» Source records:

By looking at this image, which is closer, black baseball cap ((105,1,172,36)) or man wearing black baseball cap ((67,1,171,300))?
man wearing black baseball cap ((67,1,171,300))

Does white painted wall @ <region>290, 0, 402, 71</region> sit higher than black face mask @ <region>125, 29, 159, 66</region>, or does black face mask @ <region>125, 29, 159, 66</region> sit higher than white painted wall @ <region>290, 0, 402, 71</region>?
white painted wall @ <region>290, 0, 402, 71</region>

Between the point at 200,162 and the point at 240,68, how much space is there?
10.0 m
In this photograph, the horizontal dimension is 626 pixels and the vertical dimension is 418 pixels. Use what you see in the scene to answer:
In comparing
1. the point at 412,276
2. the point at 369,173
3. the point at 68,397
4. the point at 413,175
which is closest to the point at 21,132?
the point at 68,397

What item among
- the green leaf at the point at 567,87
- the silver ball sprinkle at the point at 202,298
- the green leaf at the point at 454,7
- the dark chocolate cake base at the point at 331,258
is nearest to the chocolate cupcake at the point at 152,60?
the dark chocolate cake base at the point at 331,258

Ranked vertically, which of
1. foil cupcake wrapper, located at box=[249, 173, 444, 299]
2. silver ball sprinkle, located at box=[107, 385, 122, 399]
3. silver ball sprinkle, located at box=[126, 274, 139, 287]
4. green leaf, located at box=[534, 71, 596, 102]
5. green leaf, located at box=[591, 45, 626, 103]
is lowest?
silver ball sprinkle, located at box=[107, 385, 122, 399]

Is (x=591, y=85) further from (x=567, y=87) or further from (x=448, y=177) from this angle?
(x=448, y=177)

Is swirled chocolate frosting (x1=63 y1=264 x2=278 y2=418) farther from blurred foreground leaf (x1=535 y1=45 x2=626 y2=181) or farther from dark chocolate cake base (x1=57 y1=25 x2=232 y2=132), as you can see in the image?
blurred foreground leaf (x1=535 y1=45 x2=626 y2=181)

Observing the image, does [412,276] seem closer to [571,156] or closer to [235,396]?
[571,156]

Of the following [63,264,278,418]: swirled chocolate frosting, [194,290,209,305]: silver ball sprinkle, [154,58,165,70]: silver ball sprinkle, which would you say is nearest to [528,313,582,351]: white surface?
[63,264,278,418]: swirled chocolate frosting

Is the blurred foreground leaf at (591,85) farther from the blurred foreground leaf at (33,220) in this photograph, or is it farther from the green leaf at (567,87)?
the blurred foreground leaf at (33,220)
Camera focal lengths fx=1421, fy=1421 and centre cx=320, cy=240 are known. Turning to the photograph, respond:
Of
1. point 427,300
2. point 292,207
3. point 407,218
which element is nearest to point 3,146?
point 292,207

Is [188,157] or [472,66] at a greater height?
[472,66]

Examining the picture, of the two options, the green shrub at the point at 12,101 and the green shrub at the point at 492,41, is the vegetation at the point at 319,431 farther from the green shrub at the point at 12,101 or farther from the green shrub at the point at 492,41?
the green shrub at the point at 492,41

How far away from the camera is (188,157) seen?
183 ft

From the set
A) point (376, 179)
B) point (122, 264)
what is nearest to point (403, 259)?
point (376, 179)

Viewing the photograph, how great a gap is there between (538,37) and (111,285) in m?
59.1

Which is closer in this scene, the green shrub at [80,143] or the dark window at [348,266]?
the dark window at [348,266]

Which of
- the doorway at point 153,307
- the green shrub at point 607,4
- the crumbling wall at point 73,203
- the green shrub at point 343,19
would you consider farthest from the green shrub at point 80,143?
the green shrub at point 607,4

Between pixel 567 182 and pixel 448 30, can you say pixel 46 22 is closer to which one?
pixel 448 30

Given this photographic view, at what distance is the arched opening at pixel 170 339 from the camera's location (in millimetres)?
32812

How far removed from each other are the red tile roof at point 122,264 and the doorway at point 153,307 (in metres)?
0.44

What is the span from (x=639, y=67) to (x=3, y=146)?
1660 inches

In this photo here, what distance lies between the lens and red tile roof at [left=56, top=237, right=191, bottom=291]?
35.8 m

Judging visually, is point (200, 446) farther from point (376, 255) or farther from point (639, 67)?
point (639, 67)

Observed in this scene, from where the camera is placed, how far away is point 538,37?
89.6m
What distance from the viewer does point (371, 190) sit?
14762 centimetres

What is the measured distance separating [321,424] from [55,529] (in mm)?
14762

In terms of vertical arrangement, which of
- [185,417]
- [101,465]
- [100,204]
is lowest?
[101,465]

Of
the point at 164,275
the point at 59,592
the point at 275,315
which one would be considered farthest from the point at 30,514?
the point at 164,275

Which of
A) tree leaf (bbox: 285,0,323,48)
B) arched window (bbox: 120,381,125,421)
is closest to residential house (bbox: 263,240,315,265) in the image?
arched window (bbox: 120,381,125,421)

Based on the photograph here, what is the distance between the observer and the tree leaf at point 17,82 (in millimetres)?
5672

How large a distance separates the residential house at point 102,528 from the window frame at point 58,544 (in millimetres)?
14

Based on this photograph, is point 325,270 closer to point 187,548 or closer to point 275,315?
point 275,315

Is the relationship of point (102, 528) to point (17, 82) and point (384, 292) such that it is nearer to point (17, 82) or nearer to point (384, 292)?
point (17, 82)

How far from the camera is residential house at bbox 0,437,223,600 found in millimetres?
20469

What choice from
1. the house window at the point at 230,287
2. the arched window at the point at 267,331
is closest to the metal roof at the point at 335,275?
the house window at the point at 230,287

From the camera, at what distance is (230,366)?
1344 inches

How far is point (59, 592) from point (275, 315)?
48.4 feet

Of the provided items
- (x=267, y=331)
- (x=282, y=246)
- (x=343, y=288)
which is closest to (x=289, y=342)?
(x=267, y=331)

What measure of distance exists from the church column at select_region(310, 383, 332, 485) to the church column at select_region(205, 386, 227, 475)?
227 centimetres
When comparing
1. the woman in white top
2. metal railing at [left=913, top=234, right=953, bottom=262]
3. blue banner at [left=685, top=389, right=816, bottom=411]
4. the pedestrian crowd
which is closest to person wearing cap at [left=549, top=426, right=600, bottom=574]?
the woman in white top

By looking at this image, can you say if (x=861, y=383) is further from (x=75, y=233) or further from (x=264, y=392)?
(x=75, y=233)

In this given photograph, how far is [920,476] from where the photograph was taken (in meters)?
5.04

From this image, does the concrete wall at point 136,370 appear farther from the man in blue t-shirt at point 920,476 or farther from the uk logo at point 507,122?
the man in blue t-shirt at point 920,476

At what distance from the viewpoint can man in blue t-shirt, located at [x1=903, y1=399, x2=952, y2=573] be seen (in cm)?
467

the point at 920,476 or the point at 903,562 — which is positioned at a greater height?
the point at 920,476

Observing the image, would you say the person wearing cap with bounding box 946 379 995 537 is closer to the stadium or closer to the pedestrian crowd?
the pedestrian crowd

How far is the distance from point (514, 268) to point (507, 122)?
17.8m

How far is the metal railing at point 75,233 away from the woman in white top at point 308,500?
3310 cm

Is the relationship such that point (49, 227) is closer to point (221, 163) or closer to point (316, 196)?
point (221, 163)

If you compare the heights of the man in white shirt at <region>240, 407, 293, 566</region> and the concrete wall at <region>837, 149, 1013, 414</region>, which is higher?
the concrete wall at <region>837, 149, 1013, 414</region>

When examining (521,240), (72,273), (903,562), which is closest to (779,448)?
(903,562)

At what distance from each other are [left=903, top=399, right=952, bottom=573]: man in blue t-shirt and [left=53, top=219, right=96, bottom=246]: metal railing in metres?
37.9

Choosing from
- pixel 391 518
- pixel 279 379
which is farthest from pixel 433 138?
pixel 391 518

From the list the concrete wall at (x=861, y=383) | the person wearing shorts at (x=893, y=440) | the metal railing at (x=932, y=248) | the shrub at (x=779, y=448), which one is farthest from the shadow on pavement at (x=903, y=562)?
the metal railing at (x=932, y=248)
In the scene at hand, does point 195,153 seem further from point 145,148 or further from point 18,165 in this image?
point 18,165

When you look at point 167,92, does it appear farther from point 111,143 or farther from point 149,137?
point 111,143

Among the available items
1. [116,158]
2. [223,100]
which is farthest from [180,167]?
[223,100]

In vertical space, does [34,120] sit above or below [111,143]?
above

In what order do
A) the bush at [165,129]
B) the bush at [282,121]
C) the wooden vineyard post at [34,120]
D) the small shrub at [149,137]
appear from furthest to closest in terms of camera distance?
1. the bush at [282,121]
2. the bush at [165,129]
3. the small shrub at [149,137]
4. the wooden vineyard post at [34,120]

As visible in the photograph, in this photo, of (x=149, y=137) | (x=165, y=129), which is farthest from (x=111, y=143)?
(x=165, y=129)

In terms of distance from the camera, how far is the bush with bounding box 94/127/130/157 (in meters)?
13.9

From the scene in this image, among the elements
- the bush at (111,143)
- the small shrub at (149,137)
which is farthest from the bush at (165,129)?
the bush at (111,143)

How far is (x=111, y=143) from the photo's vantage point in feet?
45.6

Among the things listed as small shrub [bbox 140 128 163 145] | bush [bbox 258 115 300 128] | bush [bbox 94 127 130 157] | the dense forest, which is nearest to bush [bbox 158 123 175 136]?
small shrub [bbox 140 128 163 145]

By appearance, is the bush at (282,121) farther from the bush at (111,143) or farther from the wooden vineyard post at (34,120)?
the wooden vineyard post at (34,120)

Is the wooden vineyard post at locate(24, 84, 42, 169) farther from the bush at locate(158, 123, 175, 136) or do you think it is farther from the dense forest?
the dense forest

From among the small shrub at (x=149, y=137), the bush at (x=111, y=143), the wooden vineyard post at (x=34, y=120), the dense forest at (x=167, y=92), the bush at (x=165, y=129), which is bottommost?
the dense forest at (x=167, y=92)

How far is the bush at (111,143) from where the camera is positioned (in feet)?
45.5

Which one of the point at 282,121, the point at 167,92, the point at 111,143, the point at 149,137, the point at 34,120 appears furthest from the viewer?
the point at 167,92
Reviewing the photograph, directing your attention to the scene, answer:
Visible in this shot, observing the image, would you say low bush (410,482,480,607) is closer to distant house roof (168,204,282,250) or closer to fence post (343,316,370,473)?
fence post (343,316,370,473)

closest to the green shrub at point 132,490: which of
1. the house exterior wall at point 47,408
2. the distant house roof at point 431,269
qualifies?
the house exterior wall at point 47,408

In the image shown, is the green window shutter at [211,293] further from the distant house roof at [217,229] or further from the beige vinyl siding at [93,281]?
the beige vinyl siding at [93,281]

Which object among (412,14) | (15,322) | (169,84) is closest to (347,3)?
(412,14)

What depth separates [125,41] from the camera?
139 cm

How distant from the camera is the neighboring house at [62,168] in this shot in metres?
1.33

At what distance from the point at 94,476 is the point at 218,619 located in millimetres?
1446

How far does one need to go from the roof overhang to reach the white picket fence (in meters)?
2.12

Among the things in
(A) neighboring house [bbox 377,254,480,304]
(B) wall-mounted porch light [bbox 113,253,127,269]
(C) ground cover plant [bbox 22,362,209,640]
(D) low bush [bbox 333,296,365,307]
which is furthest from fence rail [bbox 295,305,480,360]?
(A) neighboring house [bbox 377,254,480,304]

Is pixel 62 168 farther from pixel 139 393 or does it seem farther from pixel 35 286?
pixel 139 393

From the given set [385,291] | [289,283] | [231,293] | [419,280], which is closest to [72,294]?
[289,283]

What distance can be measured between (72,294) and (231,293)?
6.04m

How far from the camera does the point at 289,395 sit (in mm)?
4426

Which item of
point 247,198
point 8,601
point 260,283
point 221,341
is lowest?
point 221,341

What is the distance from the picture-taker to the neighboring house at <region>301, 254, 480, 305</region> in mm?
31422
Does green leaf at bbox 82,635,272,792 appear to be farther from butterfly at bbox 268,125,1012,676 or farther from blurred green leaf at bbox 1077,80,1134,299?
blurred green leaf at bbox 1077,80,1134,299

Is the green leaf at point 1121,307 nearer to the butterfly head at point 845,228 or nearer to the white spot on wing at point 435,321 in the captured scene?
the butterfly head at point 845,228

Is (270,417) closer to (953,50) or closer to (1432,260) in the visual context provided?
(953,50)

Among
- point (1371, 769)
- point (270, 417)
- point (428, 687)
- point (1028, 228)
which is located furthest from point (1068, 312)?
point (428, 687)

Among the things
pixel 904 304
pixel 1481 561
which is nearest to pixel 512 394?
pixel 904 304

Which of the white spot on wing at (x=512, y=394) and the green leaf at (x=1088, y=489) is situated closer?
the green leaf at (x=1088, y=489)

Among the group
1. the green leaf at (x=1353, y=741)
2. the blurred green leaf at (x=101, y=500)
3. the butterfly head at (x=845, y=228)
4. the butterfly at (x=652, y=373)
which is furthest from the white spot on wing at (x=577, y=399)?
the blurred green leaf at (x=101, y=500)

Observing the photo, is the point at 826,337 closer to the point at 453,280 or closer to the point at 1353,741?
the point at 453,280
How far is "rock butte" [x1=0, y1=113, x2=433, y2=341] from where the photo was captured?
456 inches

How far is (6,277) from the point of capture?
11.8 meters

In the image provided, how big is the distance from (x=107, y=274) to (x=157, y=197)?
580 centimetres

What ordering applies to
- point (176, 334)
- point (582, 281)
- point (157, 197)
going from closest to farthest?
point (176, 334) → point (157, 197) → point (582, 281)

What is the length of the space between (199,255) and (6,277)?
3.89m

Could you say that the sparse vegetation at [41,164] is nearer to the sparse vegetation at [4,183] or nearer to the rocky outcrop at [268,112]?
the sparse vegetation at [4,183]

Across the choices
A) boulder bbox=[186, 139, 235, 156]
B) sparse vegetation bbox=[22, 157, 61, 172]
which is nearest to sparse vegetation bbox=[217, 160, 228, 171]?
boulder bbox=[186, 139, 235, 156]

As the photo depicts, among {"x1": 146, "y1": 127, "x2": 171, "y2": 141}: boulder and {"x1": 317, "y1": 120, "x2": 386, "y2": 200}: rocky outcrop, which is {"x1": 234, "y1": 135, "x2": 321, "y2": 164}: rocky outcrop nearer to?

» Problem details: Lay out the lines as a Markdown table with the columns Row and Line, starting at the line containing "In vertical space, does" and ending after the line containing "4. the wooden vineyard post at [34,120]". Number each line in Row and skip any blank lines.

» Answer for this exercise:
| Row | Line |
|---|---|
| 1 | In vertical space, does [34,120] sit above or below [111,143]? |
| 2 | above |
| 3 | In what order do |
| 4 | A) the bush at [165,129] |
| 5 | B) the bush at [282,121] |
| 6 | C) the wooden vineyard post at [34,120] |
| 7 | D) the small shrub at [149,137] |
| 8 | appear from furthest to closest in terms of camera distance? |
| 9 | 1. the bush at [282,121] |
| 10 | 2. the bush at [165,129] |
| 11 | 3. the small shrub at [149,137] |
| 12 | 4. the wooden vineyard post at [34,120] |